Veterans ask NM lawmakers for $50,000 for Angel Fire Vietnam memorial
(Tribune News Service) — Veterans working to raise funds to build a half-scale replica of the Vietnam Veterans Memorial are asking state lawmakers to help them raise the last $50,000 needed to get the job done.
Fundraising efforts for the project were going well in 2019 and 2020, Jerry Martinez, vice president of the Vietnam Veterans of America Northern New Mexico Chapter 996, told members of the Legislature’s interim Military and Veterans Affairs Committee Monday.
“We were doing fine, until the pandemic hit,” said Martinez, a Marine veteran.
Martinez told lawmakers the wall is ready and awaiting assembly. But his group needs another $50,000 to pay for installing the name panels on the wall. The replica would be placed at the Vietnam Veterans Memorial State Park in Angel Fire.
“It’s going to be something fabulous,” he said of the wall.
New Mexico veterans have been working on the project, based on the Vietnam Veterans Memorial in Washington, D.C. since at least 2019. That’s when leaders of Chapter 996 and officials of the state Department of Veterans Services signed an agreement to designate a place at the Angel Fire site to place the wall after it is built.
The original monument in D.C., which was dedicated in 1982 and features the names of more than 58,000 Americans who perished in the Vietnam War —including 398 from New Mexico and 17 from Santa Fe — attracts millions of visitors each year.
Edward Mendez, who oversees the Angel Fire facilities for the New Mexico Department of Veterans Services, told lawmakers the addition of a memorial wall at that site will draw more visitors.
Mendez said about 50,000 visitors come to the Angel Fire memorial every year. The state recently opened the Angel Fire State Veterans Cemetery near the Angel Fire memorial.
But as empathetic as many members of the committee were to the group’s plight, there is little they can do to appropriate money until the next legislative session, slated to begin in mid-January.
“Obviously in the interim we have no way of moving money,” Sen. Craig Brandt, R- Rio Rancho and a U.S. Air Force veteran, told Martinez.
“We get these requests from everyone for every project and they’re all good projects,” Brandt added. “I know COVID hit everyone. It hit all of us, too.”

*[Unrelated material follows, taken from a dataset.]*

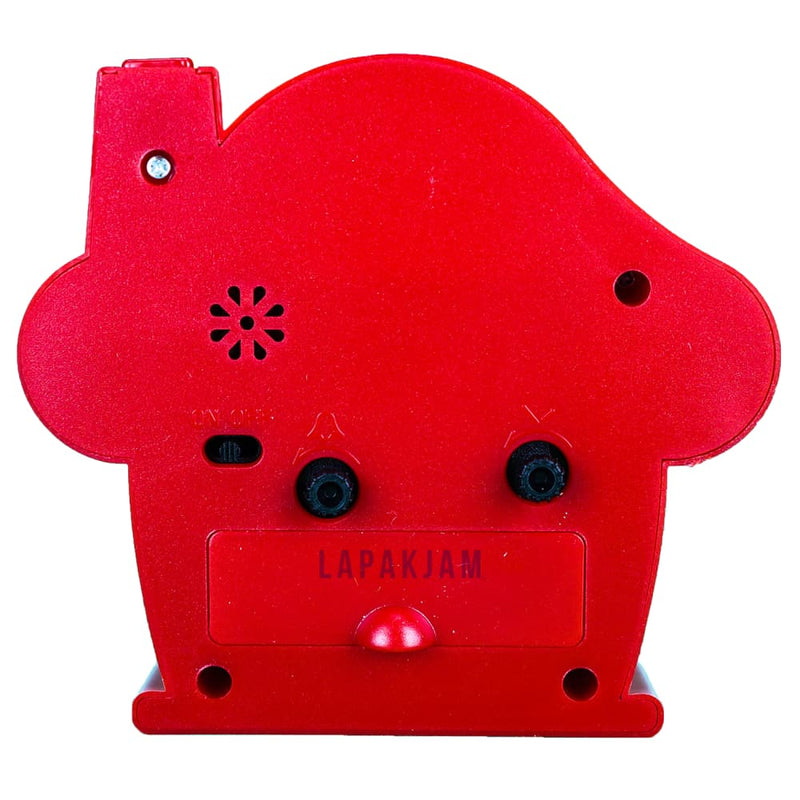 Jam Weker Analog Polos Minimalis Esa Merah WEES110MER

He urged Martinez to continue fundraising efforts and to approach Gov. Michelle Lujan Grisham’s administration for the money, which, he said, could be pulled from incoming federal relief dollars for the state.
Martinez said he will be meeting with Sonya Smith, the secretary of the state Department of Veteran Services, about the issue later this week.
Organizers originally hoped the wall would be up and ready for visitors by the end of 2021. Now, they say, it’s more likely to be 2022, or even 2023, before it’s ready.